The film was advertised as a comedy. When I went to see it today I was surprised that there was so little humour in it. The jokes were there, but they were subtle, nothing to make the cinema audience roar with laughter. I can understand this. It's difficult to make a comedy about a group of Jews who survived the Second World War. Maybe the English could get away with it, because the English are expected to make fun of anything, but it's a tricky subject for a film made in Germany. One false step and the film could be decried as a work of racism. As it is, the director has managed to create the film tastefully, while allowing the audience a few smiles along the way.
The film takes place in Frankfurt in 1946. The American army has set up an office to give licenses to anyone who wants to found a business. I assume that they took over this responsibility to prevent ex-Nazis becoming influential as business leaders. David Bermann, a Jew whose family had owned a large textile shop before the war, is refused a business license, even though all his Jewish friends have been granted licenses, To deal with this David arranges for a friend to register a business in which he can act as the unofficial boss.

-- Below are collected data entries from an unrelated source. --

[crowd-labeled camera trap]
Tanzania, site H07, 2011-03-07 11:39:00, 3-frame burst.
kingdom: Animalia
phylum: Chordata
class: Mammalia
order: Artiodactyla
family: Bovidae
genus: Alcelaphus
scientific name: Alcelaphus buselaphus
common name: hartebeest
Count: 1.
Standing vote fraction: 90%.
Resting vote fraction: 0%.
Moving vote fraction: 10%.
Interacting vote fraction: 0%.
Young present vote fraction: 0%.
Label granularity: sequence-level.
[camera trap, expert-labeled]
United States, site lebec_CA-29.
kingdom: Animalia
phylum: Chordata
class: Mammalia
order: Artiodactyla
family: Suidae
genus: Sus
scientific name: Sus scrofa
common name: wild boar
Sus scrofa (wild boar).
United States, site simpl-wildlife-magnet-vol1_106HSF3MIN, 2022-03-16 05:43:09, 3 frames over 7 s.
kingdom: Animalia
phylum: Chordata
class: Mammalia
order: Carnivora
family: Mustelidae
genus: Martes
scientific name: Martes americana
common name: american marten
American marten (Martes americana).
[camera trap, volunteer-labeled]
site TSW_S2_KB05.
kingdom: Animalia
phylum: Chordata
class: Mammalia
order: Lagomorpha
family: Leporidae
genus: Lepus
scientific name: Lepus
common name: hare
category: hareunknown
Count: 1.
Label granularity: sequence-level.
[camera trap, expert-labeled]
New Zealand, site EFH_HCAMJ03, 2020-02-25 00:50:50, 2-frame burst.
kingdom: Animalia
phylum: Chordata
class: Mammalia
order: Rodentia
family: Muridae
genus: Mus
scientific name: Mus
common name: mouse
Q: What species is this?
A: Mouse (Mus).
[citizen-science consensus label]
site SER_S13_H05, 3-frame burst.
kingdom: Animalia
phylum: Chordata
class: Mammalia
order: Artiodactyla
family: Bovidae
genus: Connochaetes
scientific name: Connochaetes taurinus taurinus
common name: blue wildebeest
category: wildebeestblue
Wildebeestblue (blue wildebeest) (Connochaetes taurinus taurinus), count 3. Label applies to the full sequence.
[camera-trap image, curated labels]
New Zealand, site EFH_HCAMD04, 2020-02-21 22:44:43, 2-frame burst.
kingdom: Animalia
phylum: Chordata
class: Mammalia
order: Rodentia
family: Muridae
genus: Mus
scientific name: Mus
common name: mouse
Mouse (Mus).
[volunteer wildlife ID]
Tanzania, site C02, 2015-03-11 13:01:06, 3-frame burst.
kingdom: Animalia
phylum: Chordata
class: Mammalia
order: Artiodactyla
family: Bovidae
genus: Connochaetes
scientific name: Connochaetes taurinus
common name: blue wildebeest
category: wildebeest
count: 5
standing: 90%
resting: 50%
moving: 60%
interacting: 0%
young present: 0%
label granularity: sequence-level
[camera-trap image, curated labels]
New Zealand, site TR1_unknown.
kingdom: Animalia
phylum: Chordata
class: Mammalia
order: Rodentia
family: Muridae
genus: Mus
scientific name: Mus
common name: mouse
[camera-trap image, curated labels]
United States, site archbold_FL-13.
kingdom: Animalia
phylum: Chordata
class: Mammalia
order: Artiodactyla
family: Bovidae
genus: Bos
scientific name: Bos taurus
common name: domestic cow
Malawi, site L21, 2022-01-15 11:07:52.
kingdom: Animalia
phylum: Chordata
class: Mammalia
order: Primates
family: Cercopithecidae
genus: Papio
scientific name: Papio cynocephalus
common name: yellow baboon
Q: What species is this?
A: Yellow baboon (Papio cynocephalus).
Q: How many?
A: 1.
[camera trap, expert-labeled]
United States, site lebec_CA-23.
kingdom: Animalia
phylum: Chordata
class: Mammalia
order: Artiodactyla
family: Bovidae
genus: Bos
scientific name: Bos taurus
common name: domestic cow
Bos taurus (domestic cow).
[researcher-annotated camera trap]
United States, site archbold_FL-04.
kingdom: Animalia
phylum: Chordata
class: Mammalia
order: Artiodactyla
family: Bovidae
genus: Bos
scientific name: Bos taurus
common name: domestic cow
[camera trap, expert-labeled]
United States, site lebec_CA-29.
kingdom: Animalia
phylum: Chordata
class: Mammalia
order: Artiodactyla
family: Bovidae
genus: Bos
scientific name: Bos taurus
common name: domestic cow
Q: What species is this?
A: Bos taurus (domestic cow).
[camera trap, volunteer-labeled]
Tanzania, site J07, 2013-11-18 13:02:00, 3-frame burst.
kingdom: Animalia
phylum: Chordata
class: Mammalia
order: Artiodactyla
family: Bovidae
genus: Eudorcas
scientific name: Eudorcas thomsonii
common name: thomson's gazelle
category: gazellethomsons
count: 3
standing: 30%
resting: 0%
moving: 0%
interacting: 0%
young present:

David and his six Jewish employees make money fast selling linen imported from France. The business isn't exactly honest, but it's not illegal either. For instance, they approach the wives of men whose husbands have died in the war, claiming to have made business arrangements with the men before their deaths.
Despite the humour of their trickery, a shadow is over the men. All seven of them have suffered at the hands of the Nazis. Almost all of them have spent time in concentration camps and have stories to tell.
Then there's the question why David is mistrusted by the Americans. They accuse him of having collaborated with the Nazis. He strongly denies this. In a series of interviews with an American intelligence officer, Sara Simone, he tells her what he did to survive in the camp, but what he tells her is so ridiculous that she can't believe it. Nevertheless, Sara slowly falls for David's charm.
The film is full of so many subtle ironies, always in contrast with suffering, that it's difficult to know whether you should laugh or cry. The film is introduced from the standpoint of an unreliable narrator, who lets the audience question whether the story is true or not. Maybe this narrator is David himself, since he takes over the narration at the end of the film, but it's not clear. Whatever the case is, we can't help but love David as the silver-tongued slippery conman.